Tous les observateurs s’attendent à ce que les combats en cours dans la région de Baghouz en Syrie scellent le sort de Daech et mettent définitivement fin à sa présence sur le sol syrien. Mais si la fin de Daech n’est plus qu’une affaire de quelques jours, va-t-elle favoriser un règlement de la crise syrienne? Tout porte à croire que non. Car le groupe extrémiste n’est que l’un des ingrédients du conflit en Syrie. Et si aujourd’hui la guerre entre le régime de Damas et la rébellion semble tranchée en faveur du premier, les raisons du conflit n’ont jamais été réglées. L’on ne peut que constater l’échec des deux processus de règlement politique, Genève et Astana, parrainés respectivement par les Occidentaux et la Russie.

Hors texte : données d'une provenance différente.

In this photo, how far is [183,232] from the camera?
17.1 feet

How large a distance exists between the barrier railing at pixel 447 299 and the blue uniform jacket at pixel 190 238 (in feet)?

Aujourd’hui, 8 ans après le début de la guerre, le conflit a pris plus que jamais une allure régionale et internationale et la scène est plus que jamais complexe. L’annonce du retrait américain de Syrie en décembre dernier a aiguisé l’appétit des autres puissances présentes sur le sol syrien, notamment la Russie et l’Iran. Les Russes, qui sont intervenus dans le conflit en 2015 au côté du régime de Bachar Al-Assad, ne sont pas prêts à lâcher la Syrie, qui constitue pour eux la dernière zone d’influence au Proche-Orient. Idem pour l’Iran. Pour Téhéran, la Syrie est vitale pour préserver l’axe chiite Iran-Iraq-Hezbollah face à l’axe sunnite formé des pays du Golfe. La présence en Syrie permet également à Téhéran de se rapprocher des frontières israéliennes et de générer des menaces potentielles contre Israël. Les frictions entre les deux pays ont été d’ailleurs récurrentes ces derniers mois. Téhéran et Moscou ont des intérêts communs en Syrie, mais ils sont en même temps rivaux. Les deux pays affichent clairement leur intention de prendre part aux efforts de reconstruction.
Outre la Russie et l’Iran, il y a aussi la Turquie qui craint que les Kurdes du nord de la Syrie n’obtiennent une certaine autonomie, ce qui permettrait à leurs homologues turcs d’utiliser cette région comme base arrière. D’où les interventions répétitives de l’armée turque au nord de la Syrie. Réprimés pendant des décennies, les Kurdes ont profité du retrait de l’armée syrienne pour installer sur les territoires qu’ils contrôlent au nord de la Syrie une administration semi-autonome. Leur principale milice armée, les YPG (Unités de protection du peuple), forme le noyau des Forces Démocratiques Syriennes (FDS), composées également de combattants arabes et soutenues par la coalition internationale dirigée par les Etats-Unis. Ils ont été un élément essentiel de la lutte contre Daech. Avec le retrait américain annoncé, ils craignent de se retrouver seuls face à la Turquie qui s’est déjà emparée de l’enclave d’Afrine, au nord-ouest, et menace de continuer son avancée vers d’autres territoires à l’est. Ils cherchent désormais à négocier avec le régime syrien.
Autre acteur influent: les Etats-Unis. Opposés à la présence iranienne en Syrie et soutenant les Kurdes, les Américains sont toujours présents sur le sol syrien malgré l’annonce de leur retrait, et il n’est absolument pas clair quelle stratégie ils vont suivre pour juguler l’influence iranienne. Enfin, il y a la rébellion et le régime de Bachar Al-Assad. Au début du conflit, les rebelles étaient regroupés sous la bannière de l’Armée Syrienne Libre (ASL), laissant progressivement place à une myriade de factions, allant des rebelles sans affiliation religieuse aux groupes islamistes. Leur poids s’est largement réduit à mesure des défaites infligées par le régime. Les djihadistes sont toujours présents avec Hayët Tahrir Al-Cham (l’organisation de libération du Levant), organisation contrôlée par l’ex-branche syrienne d’Al-Qaëda et implantée dans la province d’Idleb. Quant au régime syrien soutenu par l’Iran, la Russie et le Hezbollah libanais, il cherche à achever la récupération des territoires qu’il a reconquis.
Le conflit syrien, qui a pris une allure régionale et internationale, ne semble pas prendre fin. Il sera désormais politique plus que militaire.